7. Comparison of Advanced RAG Techniques
| Technique | What It Fixes | Latency Cost | Best For |
|---|---|---|---|
| HyDE | Query-document vocabulary gap | +1 LLM call | Technical/domain queries |
| Multi-Query | Single-perspective retrieval | +1 LLM call, N retrievals | Ambiguous or broad queries |
| Step-Back | Missing background context | +1 LLM call, 2 retrievals | Specific factual questions |
| BM25 Hybrid | Missed keyword matches | Minimal (BM25 is fast) | Technical, legal, medical |
| Cross-Encoder Rerank | Imprecise initial ranking | +N model inferences | High-precision applications |
| Contextual Retrieval | Context-stripped chunks | Ingestion-time LLM cost | Large document corpora |
| CRAG / Self-RAG | Blind trust in bad retrieval | +1 to 3 LLM calls | Safety-critical applications |
Section 19.2 Quiz
Show Answer
Show Answer
Show Answer
Show Answer
Show Answer
Key Takeaways
- Query transformation bridges the vocabulary gap: HyDE, multi-query, and step-back prompting each address different causes of retrieval failure by rewriting the query before it reaches the index.

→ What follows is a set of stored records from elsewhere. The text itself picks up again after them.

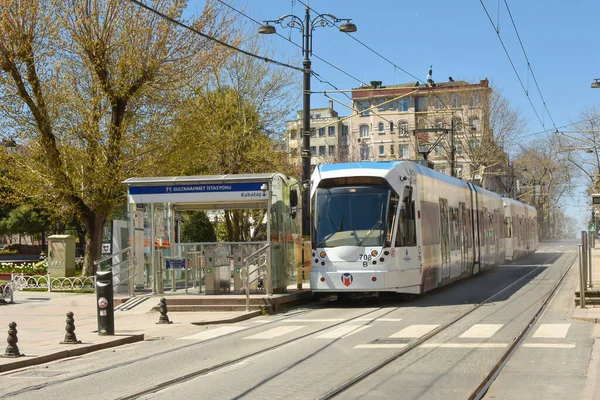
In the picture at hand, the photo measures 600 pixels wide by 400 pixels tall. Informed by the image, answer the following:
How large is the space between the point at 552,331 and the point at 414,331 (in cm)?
228

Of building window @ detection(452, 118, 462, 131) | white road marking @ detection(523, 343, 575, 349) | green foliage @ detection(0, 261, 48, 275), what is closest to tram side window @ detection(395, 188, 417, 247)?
white road marking @ detection(523, 343, 575, 349)

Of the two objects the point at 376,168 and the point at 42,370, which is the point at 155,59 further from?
the point at 42,370

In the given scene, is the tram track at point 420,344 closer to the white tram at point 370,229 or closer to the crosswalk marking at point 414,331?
the crosswalk marking at point 414,331

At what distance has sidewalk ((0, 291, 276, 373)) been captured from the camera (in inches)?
547

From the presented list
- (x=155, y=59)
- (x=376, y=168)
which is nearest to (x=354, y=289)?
(x=376, y=168)

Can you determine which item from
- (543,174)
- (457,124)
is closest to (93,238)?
(457,124)

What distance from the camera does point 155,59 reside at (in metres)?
29.0

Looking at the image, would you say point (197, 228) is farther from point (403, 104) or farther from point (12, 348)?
point (403, 104)

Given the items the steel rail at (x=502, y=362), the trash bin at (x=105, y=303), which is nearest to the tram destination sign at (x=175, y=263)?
the trash bin at (x=105, y=303)

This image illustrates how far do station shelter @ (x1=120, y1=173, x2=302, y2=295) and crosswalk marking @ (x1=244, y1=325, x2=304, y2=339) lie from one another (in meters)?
Answer: 3.54

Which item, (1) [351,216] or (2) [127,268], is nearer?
(1) [351,216]

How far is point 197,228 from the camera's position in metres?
41.6

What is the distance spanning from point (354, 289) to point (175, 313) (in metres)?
4.25

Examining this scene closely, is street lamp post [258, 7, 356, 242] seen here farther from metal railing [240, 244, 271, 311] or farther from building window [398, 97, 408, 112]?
building window [398, 97, 408, 112]
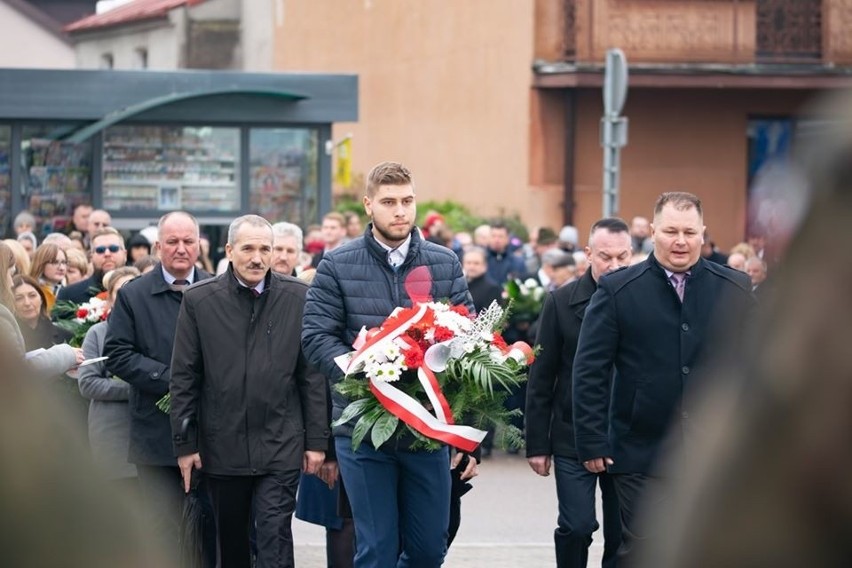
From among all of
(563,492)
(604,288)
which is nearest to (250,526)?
(563,492)

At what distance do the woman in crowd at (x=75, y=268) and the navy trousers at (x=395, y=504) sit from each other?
6114 millimetres

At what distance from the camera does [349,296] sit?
7242 mm

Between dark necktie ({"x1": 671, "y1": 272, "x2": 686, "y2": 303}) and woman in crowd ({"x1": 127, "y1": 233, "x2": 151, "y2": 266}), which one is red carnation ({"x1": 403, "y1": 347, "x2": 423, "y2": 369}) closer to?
dark necktie ({"x1": 671, "y1": 272, "x2": 686, "y2": 303})

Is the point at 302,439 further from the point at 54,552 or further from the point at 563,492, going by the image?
the point at 54,552

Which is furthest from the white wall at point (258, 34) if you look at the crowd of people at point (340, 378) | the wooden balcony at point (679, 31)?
the crowd of people at point (340, 378)

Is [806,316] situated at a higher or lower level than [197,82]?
lower

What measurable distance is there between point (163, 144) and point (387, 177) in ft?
42.2

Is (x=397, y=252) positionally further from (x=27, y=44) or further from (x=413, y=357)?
(x=27, y=44)

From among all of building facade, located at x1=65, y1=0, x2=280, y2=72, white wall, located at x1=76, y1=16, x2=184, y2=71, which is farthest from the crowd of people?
white wall, located at x1=76, y1=16, x2=184, y2=71

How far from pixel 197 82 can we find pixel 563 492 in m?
13.7

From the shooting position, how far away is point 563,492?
26.6ft

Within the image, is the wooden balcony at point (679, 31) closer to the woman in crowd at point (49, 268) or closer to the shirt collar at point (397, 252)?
the woman in crowd at point (49, 268)

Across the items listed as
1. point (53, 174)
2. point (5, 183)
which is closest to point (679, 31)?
point (53, 174)

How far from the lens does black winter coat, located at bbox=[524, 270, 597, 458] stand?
8.21m
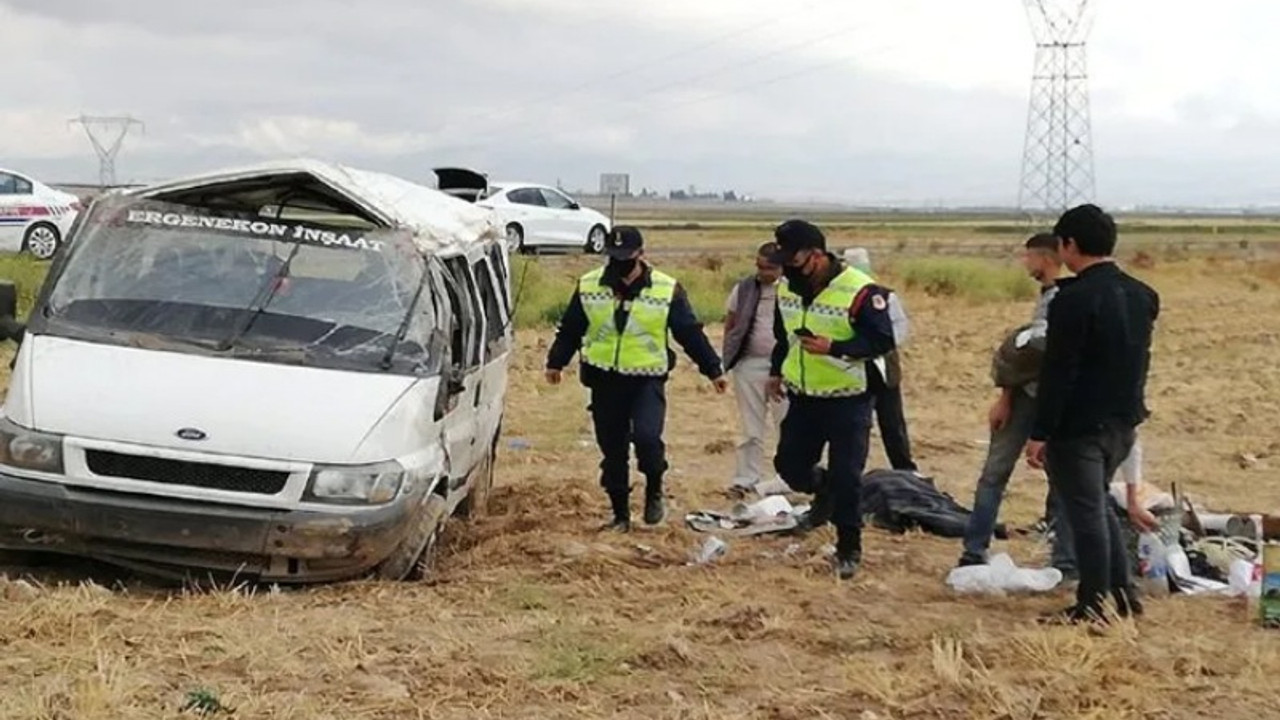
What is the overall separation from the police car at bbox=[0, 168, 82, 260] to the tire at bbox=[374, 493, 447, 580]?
17423 millimetres

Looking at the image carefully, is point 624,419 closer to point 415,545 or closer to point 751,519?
point 751,519

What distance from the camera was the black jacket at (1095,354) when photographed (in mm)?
6148

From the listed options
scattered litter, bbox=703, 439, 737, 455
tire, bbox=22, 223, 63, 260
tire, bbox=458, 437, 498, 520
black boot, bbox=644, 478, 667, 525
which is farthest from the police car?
black boot, bbox=644, 478, 667, 525

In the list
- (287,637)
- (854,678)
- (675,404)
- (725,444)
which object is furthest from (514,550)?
(675,404)

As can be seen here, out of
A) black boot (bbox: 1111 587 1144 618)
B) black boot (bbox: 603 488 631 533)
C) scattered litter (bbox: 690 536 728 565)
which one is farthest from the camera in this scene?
black boot (bbox: 603 488 631 533)

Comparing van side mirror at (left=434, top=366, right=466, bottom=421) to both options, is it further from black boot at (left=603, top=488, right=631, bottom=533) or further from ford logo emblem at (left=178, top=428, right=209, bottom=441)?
black boot at (left=603, top=488, right=631, bottom=533)

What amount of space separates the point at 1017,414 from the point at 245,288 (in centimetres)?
372

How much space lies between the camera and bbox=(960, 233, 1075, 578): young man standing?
7.41m

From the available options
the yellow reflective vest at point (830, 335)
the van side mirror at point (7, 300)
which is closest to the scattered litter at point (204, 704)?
the van side mirror at point (7, 300)

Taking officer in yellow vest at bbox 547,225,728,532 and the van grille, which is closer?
the van grille

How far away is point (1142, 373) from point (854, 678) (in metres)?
1.82

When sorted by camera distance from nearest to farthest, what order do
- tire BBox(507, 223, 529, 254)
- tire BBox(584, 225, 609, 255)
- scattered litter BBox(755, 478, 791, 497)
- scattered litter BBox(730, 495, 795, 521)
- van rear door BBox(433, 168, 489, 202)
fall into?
scattered litter BBox(730, 495, 795, 521) < scattered litter BBox(755, 478, 791, 497) < van rear door BBox(433, 168, 489, 202) < tire BBox(507, 223, 529, 254) < tire BBox(584, 225, 609, 255)

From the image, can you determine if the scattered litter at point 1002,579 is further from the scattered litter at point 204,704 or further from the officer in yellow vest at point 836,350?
the scattered litter at point 204,704

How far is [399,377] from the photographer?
279 inches
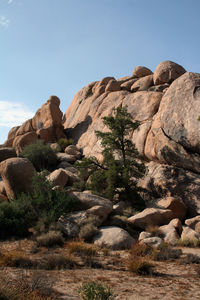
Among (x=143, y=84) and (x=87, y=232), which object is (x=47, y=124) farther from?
(x=87, y=232)

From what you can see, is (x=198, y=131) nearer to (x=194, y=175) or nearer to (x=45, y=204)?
(x=194, y=175)

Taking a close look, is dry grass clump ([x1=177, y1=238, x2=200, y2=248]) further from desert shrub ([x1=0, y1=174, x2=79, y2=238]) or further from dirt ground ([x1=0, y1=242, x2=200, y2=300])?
desert shrub ([x1=0, y1=174, x2=79, y2=238])

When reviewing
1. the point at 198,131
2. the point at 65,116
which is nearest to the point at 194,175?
the point at 198,131

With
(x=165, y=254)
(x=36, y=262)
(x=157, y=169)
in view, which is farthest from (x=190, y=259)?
(x=157, y=169)

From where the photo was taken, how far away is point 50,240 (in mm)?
11805

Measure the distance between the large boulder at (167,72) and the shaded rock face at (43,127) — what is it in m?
11.5

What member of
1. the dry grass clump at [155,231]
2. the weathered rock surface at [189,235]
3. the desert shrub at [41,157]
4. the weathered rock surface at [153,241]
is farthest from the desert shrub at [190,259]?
the desert shrub at [41,157]

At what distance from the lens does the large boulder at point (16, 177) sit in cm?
1644

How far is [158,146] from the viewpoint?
59.8 ft

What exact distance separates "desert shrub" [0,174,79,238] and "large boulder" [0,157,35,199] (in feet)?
2.60

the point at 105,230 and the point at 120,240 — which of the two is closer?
the point at 120,240

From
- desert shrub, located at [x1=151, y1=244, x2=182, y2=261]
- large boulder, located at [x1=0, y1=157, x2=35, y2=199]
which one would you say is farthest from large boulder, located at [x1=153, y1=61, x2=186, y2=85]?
desert shrub, located at [x1=151, y1=244, x2=182, y2=261]

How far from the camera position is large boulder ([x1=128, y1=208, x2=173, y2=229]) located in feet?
45.8

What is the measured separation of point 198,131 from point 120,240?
764 cm
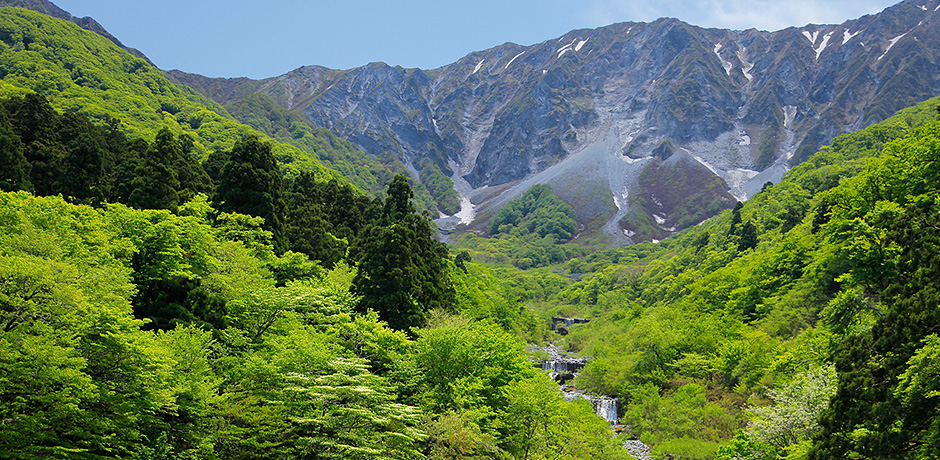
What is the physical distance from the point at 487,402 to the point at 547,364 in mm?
36622

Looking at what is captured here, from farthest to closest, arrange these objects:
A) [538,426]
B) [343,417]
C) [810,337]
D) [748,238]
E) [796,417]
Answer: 1. [748,238]
2. [810,337]
3. [538,426]
4. [796,417]
5. [343,417]

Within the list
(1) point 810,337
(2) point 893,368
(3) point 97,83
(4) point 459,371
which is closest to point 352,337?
(4) point 459,371

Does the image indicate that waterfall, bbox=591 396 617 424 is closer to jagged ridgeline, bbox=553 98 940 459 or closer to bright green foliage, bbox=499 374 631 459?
jagged ridgeline, bbox=553 98 940 459

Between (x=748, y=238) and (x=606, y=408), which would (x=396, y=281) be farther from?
(x=748, y=238)

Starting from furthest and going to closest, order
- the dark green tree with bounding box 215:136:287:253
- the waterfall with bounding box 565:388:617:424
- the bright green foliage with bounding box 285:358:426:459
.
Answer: the waterfall with bounding box 565:388:617:424, the dark green tree with bounding box 215:136:287:253, the bright green foliage with bounding box 285:358:426:459

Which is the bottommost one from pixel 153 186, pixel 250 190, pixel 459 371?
pixel 459 371

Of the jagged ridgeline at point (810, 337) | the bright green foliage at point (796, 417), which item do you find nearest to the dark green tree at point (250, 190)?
the bright green foliage at point (796, 417)

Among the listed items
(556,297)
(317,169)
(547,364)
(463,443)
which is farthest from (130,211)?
(556,297)

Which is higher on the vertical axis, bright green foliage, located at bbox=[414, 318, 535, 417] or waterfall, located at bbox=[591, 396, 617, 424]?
bright green foliage, located at bbox=[414, 318, 535, 417]

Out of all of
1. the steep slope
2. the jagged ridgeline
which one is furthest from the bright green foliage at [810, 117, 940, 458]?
the steep slope

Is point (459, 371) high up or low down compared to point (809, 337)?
down

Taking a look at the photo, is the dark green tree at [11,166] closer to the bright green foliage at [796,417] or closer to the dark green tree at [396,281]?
the dark green tree at [396,281]

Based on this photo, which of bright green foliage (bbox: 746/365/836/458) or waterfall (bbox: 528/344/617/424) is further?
waterfall (bbox: 528/344/617/424)

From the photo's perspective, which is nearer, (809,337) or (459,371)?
(459,371)
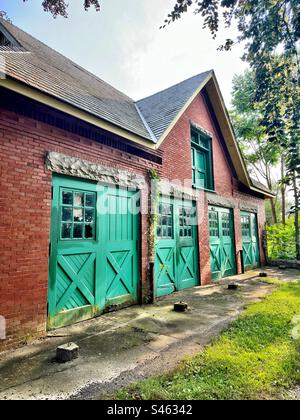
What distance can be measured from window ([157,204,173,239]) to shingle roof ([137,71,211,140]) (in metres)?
2.02

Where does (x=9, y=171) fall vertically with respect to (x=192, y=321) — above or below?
above

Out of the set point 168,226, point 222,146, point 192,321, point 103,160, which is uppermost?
point 222,146

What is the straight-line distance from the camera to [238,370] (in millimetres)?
2760

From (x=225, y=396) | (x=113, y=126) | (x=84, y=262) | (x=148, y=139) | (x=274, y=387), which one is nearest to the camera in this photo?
(x=225, y=396)

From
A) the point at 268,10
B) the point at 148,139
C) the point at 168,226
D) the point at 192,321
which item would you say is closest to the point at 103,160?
the point at 148,139

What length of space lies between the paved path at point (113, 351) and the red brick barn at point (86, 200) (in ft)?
1.62

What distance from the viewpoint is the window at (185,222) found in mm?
7727

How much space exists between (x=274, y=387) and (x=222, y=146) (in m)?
9.55

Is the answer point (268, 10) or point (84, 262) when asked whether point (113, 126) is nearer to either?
point (84, 262)

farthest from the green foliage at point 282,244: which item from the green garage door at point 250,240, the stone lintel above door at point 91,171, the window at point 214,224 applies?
the stone lintel above door at point 91,171

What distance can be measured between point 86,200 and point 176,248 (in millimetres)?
3478

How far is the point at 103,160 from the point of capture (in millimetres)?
5363

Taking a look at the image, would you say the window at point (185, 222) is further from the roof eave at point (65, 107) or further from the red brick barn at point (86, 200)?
the roof eave at point (65, 107)

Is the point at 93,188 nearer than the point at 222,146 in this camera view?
Yes
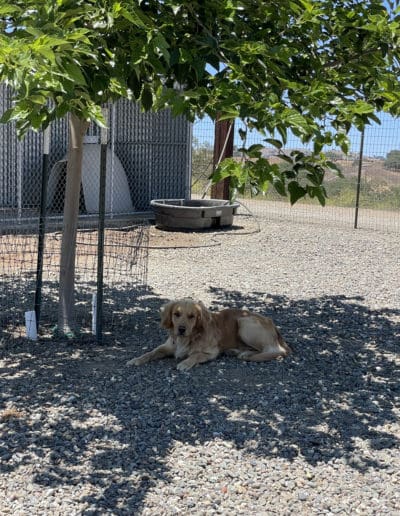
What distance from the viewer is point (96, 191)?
47.4 ft

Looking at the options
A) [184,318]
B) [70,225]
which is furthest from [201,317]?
[70,225]

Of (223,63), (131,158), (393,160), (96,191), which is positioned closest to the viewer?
(223,63)

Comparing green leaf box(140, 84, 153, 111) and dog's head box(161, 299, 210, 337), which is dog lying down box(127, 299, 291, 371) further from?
green leaf box(140, 84, 153, 111)

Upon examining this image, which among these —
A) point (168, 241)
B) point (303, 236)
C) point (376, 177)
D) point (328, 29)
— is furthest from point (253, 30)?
point (376, 177)

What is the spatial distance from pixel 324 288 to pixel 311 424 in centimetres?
464

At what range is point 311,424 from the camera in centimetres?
471

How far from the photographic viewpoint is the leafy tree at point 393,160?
16.0m

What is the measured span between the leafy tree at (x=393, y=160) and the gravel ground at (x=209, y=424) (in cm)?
870

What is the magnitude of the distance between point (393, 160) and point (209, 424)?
13.0 meters

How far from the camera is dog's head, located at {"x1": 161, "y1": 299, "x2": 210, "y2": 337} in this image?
5824 mm

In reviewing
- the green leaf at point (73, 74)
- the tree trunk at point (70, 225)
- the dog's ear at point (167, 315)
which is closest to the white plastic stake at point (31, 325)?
the tree trunk at point (70, 225)

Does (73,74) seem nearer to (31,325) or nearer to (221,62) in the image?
(221,62)

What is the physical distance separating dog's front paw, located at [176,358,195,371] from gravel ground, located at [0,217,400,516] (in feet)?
0.22

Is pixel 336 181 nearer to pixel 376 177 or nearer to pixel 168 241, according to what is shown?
pixel 376 177
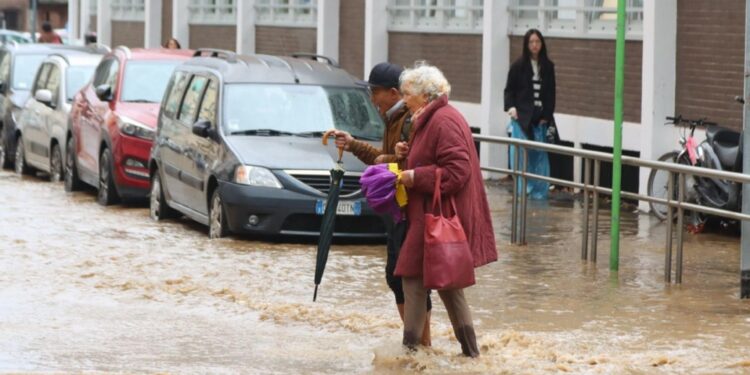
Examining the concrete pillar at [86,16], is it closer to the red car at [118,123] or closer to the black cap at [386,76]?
the red car at [118,123]

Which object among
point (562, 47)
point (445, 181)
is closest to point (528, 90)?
point (562, 47)

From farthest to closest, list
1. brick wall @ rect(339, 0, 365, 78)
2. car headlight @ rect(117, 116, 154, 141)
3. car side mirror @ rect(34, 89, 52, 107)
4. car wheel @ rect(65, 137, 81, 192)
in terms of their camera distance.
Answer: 1. brick wall @ rect(339, 0, 365, 78)
2. car side mirror @ rect(34, 89, 52, 107)
3. car wheel @ rect(65, 137, 81, 192)
4. car headlight @ rect(117, 116, 154, 141)

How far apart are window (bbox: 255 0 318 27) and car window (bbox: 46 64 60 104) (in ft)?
27.4

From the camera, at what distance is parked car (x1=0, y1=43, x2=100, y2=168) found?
82.8ft

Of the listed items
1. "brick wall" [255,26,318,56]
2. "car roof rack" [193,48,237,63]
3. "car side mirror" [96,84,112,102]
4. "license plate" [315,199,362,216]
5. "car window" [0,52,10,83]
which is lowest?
"license plate" [315,199,362,216]

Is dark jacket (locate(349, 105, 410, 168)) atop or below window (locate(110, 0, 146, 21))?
below

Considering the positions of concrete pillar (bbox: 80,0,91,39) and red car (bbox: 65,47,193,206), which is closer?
red car (bbox: 65,47,193,206)

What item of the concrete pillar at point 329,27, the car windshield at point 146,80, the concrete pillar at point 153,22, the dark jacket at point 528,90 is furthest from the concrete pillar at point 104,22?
the dark jacket at point 528,90

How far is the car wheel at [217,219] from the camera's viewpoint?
15.6m

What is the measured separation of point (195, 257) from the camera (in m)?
14.5

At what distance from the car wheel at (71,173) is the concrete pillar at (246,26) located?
12.5 m

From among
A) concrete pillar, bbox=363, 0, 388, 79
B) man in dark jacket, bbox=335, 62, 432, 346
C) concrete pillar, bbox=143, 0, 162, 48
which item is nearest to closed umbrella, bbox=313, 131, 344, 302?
man in dark jacket, bbox=335, 62, 432, 346

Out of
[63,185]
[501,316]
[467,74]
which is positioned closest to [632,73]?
[467,74]

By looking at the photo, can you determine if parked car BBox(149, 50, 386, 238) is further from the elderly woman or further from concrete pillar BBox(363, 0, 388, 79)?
concrete pillar BBox(363, 0, 388, 79)
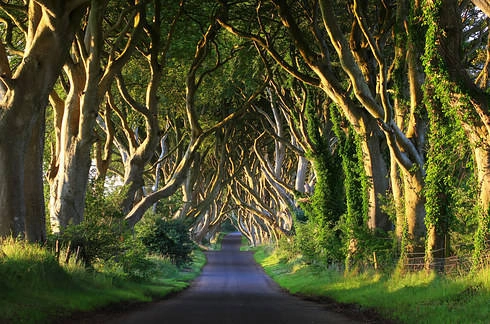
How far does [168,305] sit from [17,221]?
4.68 meters

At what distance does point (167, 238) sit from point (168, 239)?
0.24ft

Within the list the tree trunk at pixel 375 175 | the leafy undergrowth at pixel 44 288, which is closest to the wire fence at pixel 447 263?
the tree trunk at pixel 375 175

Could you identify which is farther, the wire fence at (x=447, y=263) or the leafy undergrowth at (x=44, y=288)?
the wire fence at (x=447, y=263)

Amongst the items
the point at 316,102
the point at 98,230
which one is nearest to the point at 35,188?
the point at 98,230

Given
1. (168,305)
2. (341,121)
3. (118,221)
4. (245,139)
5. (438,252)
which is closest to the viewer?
(438,252)

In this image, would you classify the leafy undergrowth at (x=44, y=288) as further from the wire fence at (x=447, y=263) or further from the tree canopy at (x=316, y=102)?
the wire fence at (x=447, y=263)

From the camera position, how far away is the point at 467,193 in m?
15.2

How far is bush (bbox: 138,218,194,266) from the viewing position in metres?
36.1

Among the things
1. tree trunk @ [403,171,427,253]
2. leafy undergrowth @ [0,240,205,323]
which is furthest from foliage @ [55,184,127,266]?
tree trunk @ [403,171,427,253]

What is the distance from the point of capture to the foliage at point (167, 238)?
3598 centimetres

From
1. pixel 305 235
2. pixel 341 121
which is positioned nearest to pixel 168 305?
pixel 341 121

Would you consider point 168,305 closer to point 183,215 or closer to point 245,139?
point 183,215

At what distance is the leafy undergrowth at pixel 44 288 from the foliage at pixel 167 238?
17.3 m

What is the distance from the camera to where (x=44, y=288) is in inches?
532
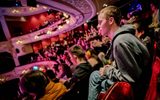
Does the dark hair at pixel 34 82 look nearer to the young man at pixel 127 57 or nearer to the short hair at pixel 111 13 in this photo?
the young man at pixel 127 57

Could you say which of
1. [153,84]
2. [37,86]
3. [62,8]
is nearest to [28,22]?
[62,8]

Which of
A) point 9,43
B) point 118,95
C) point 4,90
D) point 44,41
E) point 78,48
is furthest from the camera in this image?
point 44,41

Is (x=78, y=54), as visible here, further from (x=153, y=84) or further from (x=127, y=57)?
(x=153, y=84)

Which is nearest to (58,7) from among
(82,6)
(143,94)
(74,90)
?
(82,6)

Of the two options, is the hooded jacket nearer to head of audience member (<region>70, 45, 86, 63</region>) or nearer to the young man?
the young man

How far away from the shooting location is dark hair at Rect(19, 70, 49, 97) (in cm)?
241

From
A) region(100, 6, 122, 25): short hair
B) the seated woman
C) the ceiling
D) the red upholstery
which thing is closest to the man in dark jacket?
the seated woman

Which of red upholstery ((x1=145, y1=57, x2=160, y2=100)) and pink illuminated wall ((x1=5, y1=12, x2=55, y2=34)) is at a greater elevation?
pink illuminated wall ((x1=5, y1=12, x2=55, y2=34))

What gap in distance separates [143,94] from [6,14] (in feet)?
77.3

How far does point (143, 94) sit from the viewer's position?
1989mm

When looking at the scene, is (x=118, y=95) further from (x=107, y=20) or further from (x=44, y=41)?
(x=44, y=41)

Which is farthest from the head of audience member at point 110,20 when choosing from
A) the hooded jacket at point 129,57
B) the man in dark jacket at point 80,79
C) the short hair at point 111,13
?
the man in dark jacket at point 80,79

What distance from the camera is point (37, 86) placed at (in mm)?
2467

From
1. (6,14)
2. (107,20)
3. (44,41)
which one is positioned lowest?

- Hybrid retrieval is almost always better: Combining dense and sparse (BM25) retrieval with Reciprocal Rank Fusion consistently outperforms either method alone, especially in technical domains.
- Re-ranking is high-impact and low-effort: Adding a cross-encoder re-ranker on top of initial retrieval is one of the highest-ROI improvements you can make to a RAG pipeline.
- Contextual retrieval makes chunks self-contained: Prepending LLM-generated context to chunks at ingestion time reduces retrieval failures by 49% (67% with BM25 hybrid).
- Self-corrective RAG prevents blind trust: CRAG and Self-RAG evaluate retrieval quality and generation faithfulness, triggering corrective actions when problems are detected.